● TASKS FOR THIS EXERCISE:
A. Translate this sentence from the passage on managing worry into French: "Find the resources that can help you with your material situation."
B. Carry on the passage on managing worry, starting after its final sentence.

── SUPPLIED PASSAGE ──

As much as we are self-reliant and scientific-minded, we are a people who believe in the wisdom of other humans. Reach out to others. Find the resources that can help you with your material situation. When you are anxious, it may be hard to reach out in trust, but reach out anyway, and keep in mind the things you need to learn about these others in order to trust them. Give them a chance. Find a support group if your anxiety has generated other problems in your life—it's true, when you most need the services of mental health professionals, you may not have any insurance and your income may be limited to unemployment benefits, but if you can manage it, get the professional help you need.
So our tradition teaches that it's important to manage worry in healthful ways: slow down and notice compassionately what the situation really is, begin to get a sense of perspective. And breathe. Breathe into the stress and anxiety and let it go. In our devotion to truth, we say look fearlessly and compassionately at the situation and the possible solutions. Reach out to others to develop your thinking, because when something is a really big deal for you, it's really likely that you aren't seeing clearly. Those others may not be right, either, but talking it over will help you think.

───
── ENTRIES SHOWN ──

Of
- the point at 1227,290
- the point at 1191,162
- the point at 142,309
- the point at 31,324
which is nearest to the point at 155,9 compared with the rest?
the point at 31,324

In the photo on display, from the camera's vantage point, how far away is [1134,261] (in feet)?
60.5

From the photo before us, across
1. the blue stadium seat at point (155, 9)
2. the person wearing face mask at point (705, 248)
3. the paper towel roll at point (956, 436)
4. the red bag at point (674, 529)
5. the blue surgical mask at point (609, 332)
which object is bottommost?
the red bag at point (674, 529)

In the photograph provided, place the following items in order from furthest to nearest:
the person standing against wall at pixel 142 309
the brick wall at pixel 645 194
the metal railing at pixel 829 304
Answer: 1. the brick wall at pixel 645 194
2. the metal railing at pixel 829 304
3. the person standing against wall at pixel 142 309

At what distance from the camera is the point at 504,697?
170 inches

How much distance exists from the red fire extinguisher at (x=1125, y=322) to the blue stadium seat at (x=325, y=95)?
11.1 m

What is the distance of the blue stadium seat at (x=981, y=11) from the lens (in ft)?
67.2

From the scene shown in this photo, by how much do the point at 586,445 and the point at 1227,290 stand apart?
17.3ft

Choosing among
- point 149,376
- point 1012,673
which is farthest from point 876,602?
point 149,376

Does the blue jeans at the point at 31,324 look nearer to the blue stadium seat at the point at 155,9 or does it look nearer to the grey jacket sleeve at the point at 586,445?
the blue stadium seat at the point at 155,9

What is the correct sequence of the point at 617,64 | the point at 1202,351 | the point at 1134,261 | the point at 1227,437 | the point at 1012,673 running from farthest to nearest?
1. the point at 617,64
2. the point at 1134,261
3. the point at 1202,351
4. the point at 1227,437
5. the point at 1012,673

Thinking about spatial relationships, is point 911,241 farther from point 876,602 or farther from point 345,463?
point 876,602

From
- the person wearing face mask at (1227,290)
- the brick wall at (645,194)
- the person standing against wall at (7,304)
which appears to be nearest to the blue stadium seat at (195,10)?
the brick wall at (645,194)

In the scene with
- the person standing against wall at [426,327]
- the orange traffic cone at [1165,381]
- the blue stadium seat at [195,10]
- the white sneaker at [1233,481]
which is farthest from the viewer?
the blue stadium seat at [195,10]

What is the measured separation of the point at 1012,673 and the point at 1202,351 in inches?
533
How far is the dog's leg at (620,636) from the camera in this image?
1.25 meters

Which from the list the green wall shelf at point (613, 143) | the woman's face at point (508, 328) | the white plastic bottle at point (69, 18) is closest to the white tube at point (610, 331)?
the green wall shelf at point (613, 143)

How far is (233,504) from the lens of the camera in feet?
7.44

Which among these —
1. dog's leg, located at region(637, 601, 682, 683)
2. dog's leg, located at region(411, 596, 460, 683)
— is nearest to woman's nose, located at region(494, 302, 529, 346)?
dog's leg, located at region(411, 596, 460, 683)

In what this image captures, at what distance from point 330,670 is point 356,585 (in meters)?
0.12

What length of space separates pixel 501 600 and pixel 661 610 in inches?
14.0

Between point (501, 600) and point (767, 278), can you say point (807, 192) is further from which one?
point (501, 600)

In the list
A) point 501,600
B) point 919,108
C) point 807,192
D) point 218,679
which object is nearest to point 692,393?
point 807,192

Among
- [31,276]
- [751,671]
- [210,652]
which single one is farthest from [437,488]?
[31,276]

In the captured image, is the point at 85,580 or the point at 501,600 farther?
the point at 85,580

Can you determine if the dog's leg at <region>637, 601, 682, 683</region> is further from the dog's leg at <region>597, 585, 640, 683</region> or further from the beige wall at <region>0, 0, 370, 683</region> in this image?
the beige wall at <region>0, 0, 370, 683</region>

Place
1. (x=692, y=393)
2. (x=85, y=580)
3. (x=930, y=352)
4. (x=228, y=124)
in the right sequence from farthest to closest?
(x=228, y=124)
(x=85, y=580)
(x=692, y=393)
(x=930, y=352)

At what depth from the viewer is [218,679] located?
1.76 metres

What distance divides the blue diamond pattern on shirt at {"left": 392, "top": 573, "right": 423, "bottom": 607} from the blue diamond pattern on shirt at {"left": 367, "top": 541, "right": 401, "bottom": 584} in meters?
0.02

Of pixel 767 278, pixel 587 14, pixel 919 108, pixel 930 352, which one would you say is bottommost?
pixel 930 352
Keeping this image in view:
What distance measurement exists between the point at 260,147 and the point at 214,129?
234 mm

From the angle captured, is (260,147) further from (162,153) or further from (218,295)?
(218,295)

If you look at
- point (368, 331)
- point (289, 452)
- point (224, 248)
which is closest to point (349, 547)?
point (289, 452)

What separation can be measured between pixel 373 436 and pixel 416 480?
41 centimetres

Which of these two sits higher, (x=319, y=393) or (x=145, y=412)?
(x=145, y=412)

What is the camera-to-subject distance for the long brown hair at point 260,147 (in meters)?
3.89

───

● ANSWERS GIVEN:
A. Trouvez les ressources qui peuvent vous aider dans votre situation matérielle.

B.
Remember always that you are not alone. Addie Polk was as alone as she was in her house facing foreclosure at least partly because of her own choices. Yet there is a sense in which she was not alone—there were kind people next door, a faith community that had been her church home for forty years, and a group of long-time women friends who gathered every Sunday for lunch and laughter after church. And she was old—the very elderly can be excused for many failings. But those of us who are not in our nineties, when disaster strikes, it's time to turn to the resources of faith, and right at the heart of our faith is the confidence that other humans can help.
So there you have it. Cultivate calmness and courage with meditation, prayer, making lists, and talking things over. Be analytical: seek the truth about the situation and your options for dealing with it. Seek guidance both from the deep truth within and from actual people you know and trust. Grab hold of the rope, jump into the rowboat, climb the ladder into the helicopter, and survive. You are more than your job and more than your most important possession. Respect the worth and dignity of every person, including yourself. Live life, even in the darkest times. And you will make it through the night.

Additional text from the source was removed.